O administrador de rede Evaristo Oliveira Quintão explica que a diferenciação entre crackers e hackers é bastante recente. “A partir do momento em que a ocupação de hacker passou a ser fonte de trabalho, começou-se a usar o termo cracker como referencia àqueles que descobrem senhas com fins escusos – para roubar bancos ou contas pessoais, por exemplo. Enquanto o termo hacker ficou mais limitado aos que trabalham com segurança de informação, até com a intenção de “invadir”, mas objetivando testar a segurança nas empresas”, esclarece.
De acordo com Evaristo Quintão, as empresas e os usuários domésticos de computadores são igualmente afetados pela ação dos crackers. “Se através da ação de um cracker, um portal sai do ar, isso representa um grande prejuízo, mesmo que não se percam informações. Já em relação a usuários domésticos, o principal intuito dos crackers é o roubo de senhas de bancos. Para isso, instalam vírus que capturam estas senhas. A partir daí, eles fazem as temidas transferências de dinheiro”, explica.
Boa parte das empresas continua muito vulnerável à ação desses indivíduos, na maioria das vezes acreditando que o investimento (alto) em segurança não é tão importante, o que não é verdade. “Claro que existem muitas que têm essa preocupação, apesar de ser algo que demande recursos para a contratação de profissionais, equipamentos e softwares. É um trabalho meio ‘invisível’, por isso não aumenta o espaço nos computadores, nem a velocidade da rede. E é exatamente por esse motivo que muitos grupos acabam deixando de lado a segurança, acreditando erroneamente que nunca terão um problema, o que os torna vulneráveis”, analisa.
CUIDADOS DO INTERNAUTA
Evaristo explica que o usuário de computador deve evitar ao maximo entrar em sites pouco confiáveis ou baixar programas sem critério, pois muitas vezes estão infestados de vírus. “O internauta também precisa ter todo o cuidado com spam (e-mail com mensagens não solicitadas), que é uma fonte grande de propagação de vírus. Quando recebemos algum e-mail que não interessa ou que parece minimamente suspeito, o melhor é nem abrir e deletá-lo imediatamente”, alerta.

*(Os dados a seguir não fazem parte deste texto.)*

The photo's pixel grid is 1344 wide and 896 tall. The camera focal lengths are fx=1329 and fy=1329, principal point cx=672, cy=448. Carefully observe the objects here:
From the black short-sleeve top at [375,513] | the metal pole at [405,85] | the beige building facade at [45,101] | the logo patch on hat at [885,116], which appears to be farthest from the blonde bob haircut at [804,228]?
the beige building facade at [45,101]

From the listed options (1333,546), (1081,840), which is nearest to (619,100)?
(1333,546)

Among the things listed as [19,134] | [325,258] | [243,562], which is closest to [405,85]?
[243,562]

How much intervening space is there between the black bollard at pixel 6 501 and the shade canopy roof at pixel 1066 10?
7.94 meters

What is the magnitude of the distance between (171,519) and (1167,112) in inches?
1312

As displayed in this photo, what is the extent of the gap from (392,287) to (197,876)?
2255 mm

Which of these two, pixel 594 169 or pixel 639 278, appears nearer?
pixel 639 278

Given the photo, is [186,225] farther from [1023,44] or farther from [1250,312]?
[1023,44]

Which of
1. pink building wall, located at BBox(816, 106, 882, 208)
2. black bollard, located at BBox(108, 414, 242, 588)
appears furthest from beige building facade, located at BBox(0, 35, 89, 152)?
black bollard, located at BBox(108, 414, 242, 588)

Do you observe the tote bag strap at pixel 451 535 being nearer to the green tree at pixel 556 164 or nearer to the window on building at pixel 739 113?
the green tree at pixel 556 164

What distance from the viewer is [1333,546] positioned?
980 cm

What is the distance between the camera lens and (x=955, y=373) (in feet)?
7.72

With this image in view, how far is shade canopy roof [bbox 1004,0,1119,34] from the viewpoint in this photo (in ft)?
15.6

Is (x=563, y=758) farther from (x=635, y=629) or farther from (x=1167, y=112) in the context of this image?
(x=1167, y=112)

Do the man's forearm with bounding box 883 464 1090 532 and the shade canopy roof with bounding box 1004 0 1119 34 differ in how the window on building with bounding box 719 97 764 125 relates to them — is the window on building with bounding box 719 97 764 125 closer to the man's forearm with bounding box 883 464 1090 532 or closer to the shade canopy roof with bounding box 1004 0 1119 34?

Ainda de acordo com o administrador de rede, deve-se prestar muita atenção ao abrir sites de instituições bancarias. “Quando recebemos e-mail de um banco avisando que há, por exemplo, uma atualização de segurança ou alguma novidade importante no mercado, precisamos ficar atentos quando posicionamos o mouse em cima de links (palavras ou imagens que, ao serem clicadas, servem como atalhos para outra pagina da internet). O ‘endereço’ que surge nesse momento deve coincidir com o que aparece no pé da pagina, que indica para onde passaremos a seguir”, ensina.
Quanto menos curiosos e mais seletivos forem os internautas ao navegarem na internet, menos riscos correrão. E quanto mais empresas investirem em segurança – quando o assunto for a grande rede -, menos campo de ação terão os crackers. E por que não contar com eles, os hackers, nessa empreitada?